Work task: With the pictures left out, please return exactly the line holding "Esta es una" and each following line until the entries end.

Data for the task:
※ ※ ※

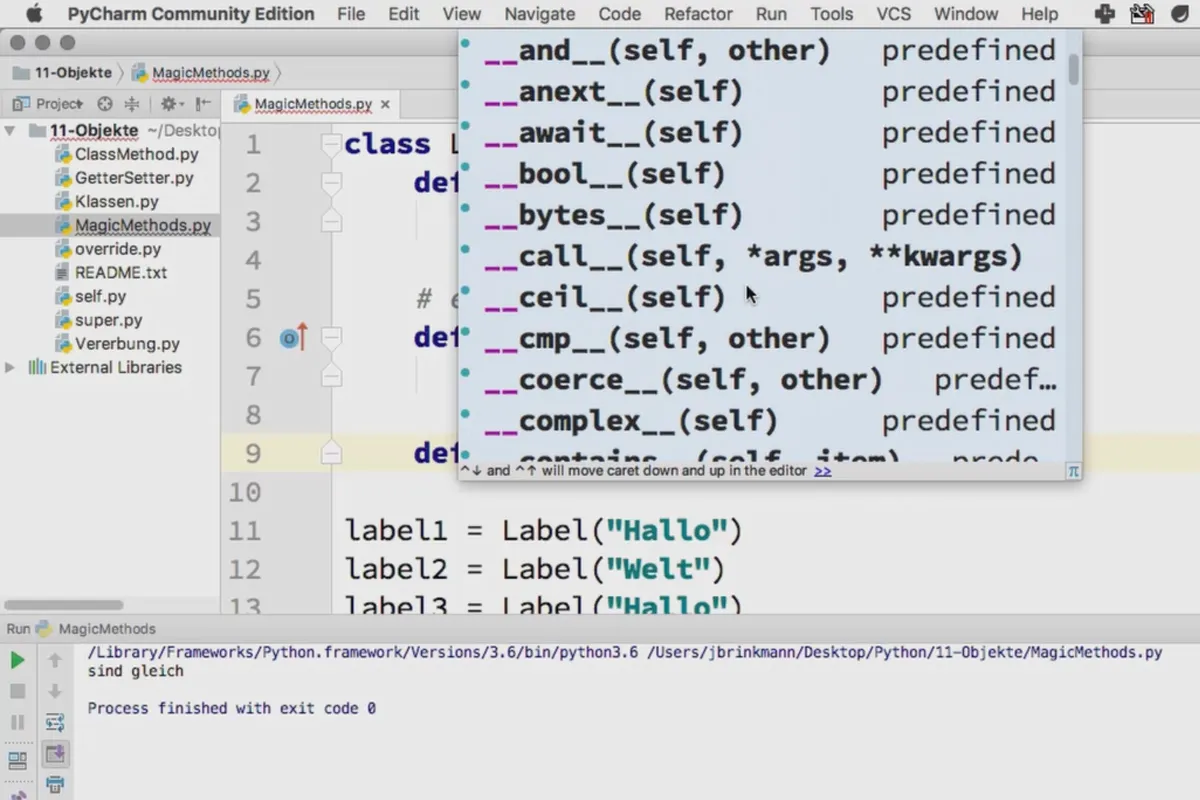 Programmieren mit Python – 11.9 Magische Methoden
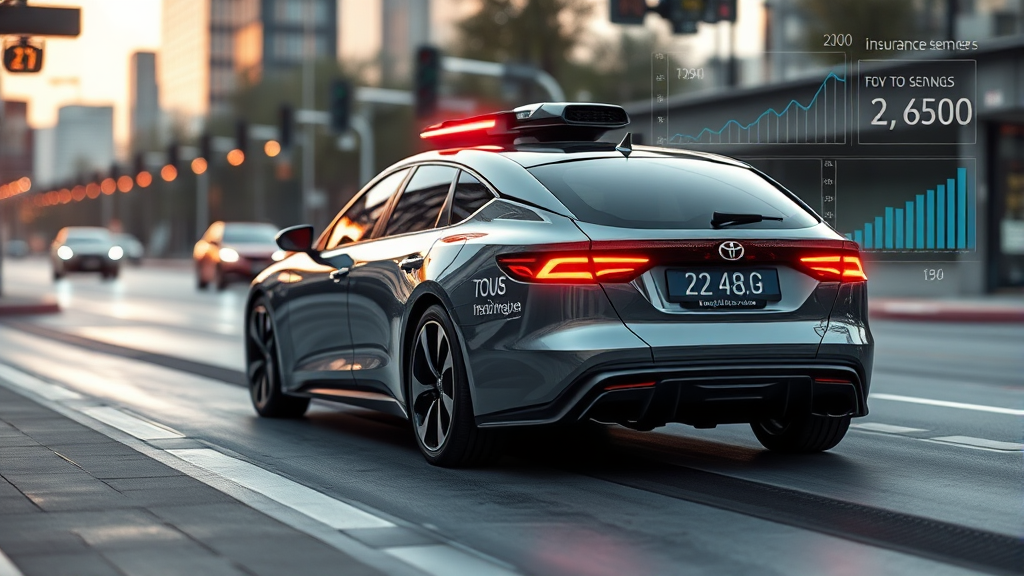 자율주행 시대, 자동차 보험료는 어떻게 달라질까? (realistic 스타일)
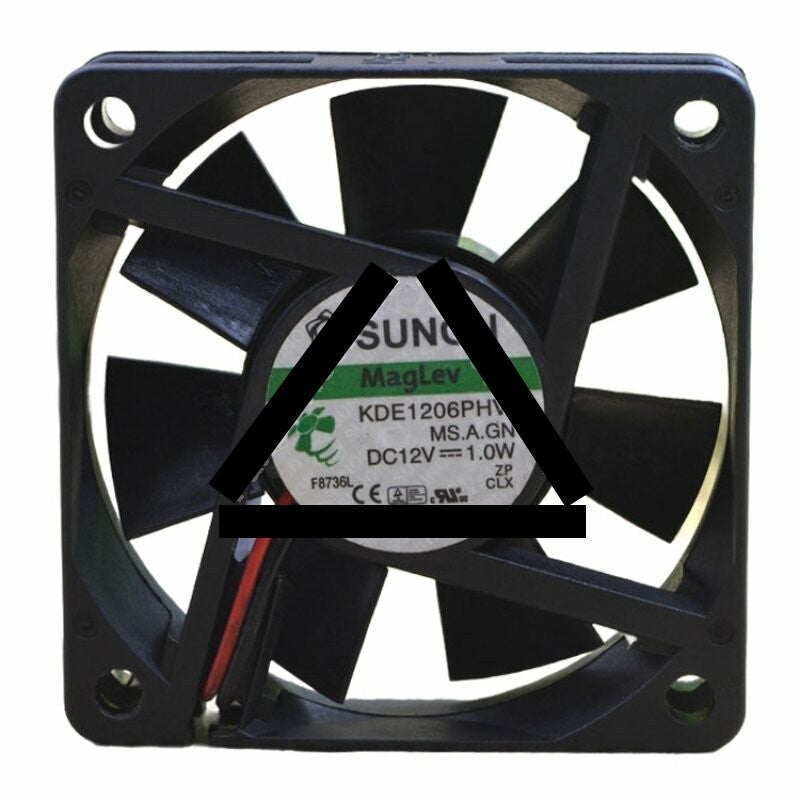 Sunon KDE1206PHV2 DC 12V 1.0W 2 Wires / 3 Wires Axial Cooling Fan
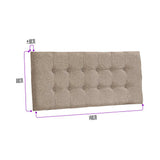 Cabecero Flotante Varena Doble 140 cm Beige Tela Resistente - Camas y Cabeceros | Bylmo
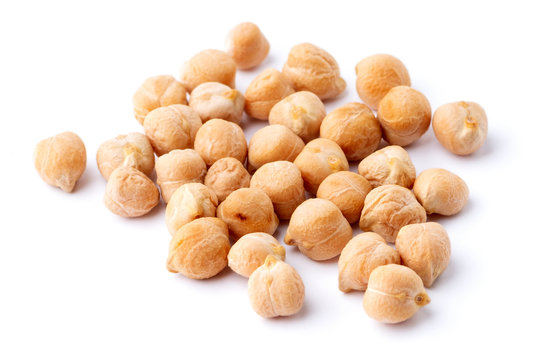 Group of ripe chickpeas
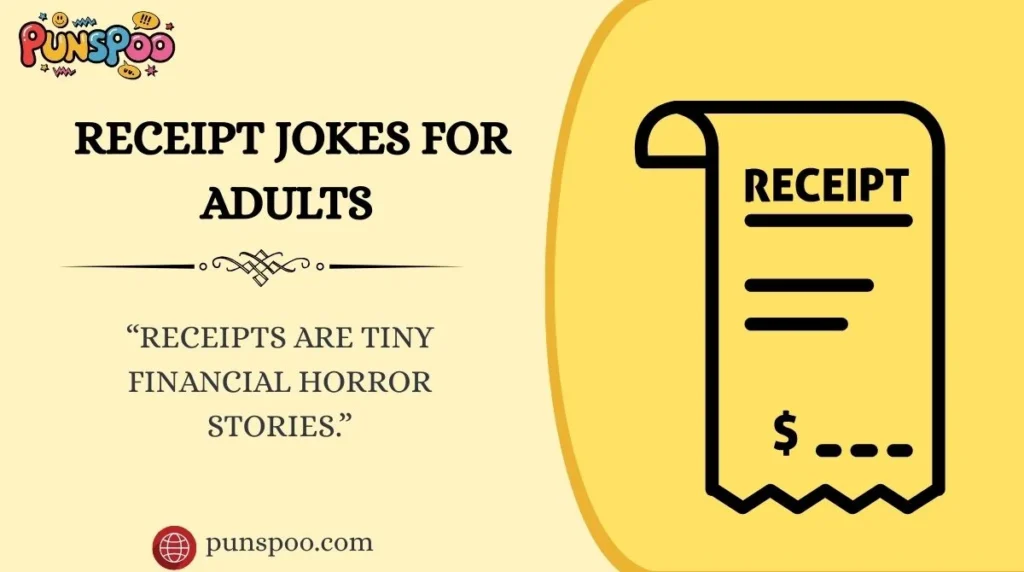 Receipt Jokes for Adults
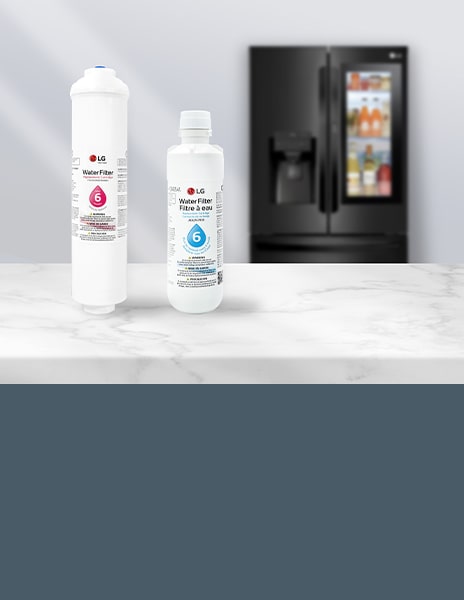 Esta es una imagen del filtro de agua para refrigerador LG.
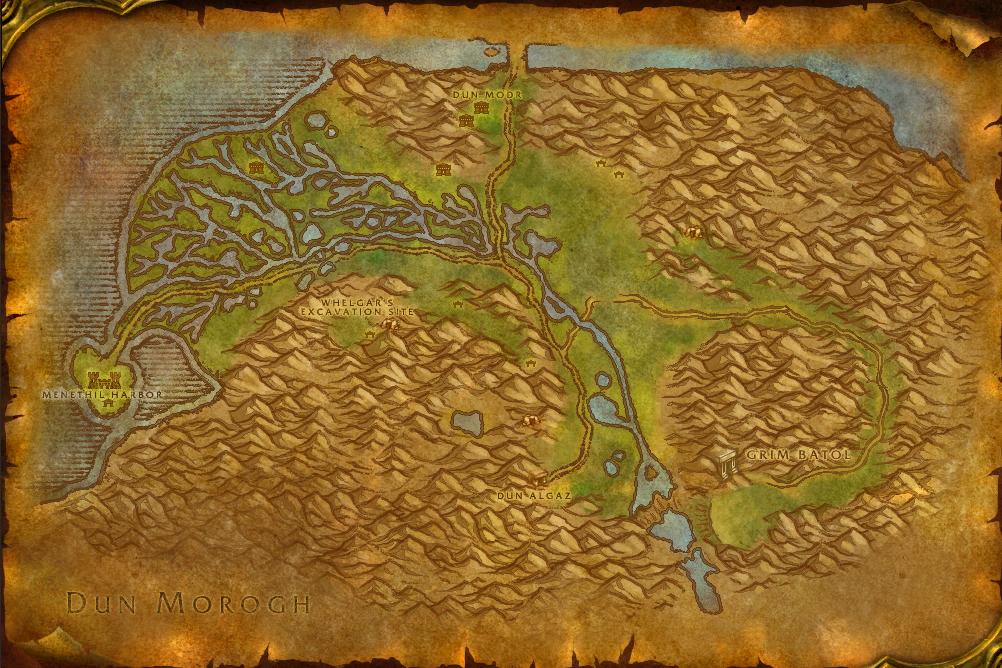 dun morogh map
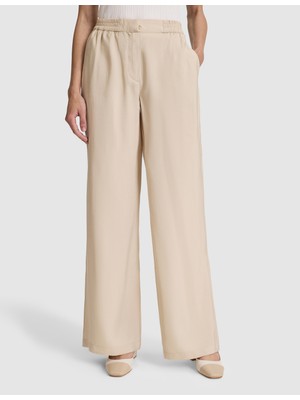 Pierre Cardin Kadın Kum Loose Fit Kanvas Pantolon 50321302-VR085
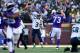 MINNEAPOLIS, MN - JANUARY 10: Russell Wilson #3 of the Seattle Seahawks throws a pass in the fourth quarter against the Minnesota Vikings during the NFC Wild Card Playoff game at TCFBank Stadium on January 10, 2016 in Minneapolis, Minnesota. (Photo by Hannah Foslien/Getty Images)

※ ※ ※

Reply:
 Esta es una imagen del filtro de agua para refrigerador LG.
 dun morogh map
 Pierre Cardin Kadın Kum Loose Fit Kanvas Pantolon 50321302-VR085
 MINNEAPOLIS, MN - JANUARY 10: Russell Wilson #3 of the Seattle Seahawks throws a pass in the fourth quarter against the Minnesota Vikings during the NFC Wild Card Playoff game at TCFBank Stadium on January 10, 2016 in Minneapolis, Minnesota. (Photo by Hannah Foslien/Getty Images)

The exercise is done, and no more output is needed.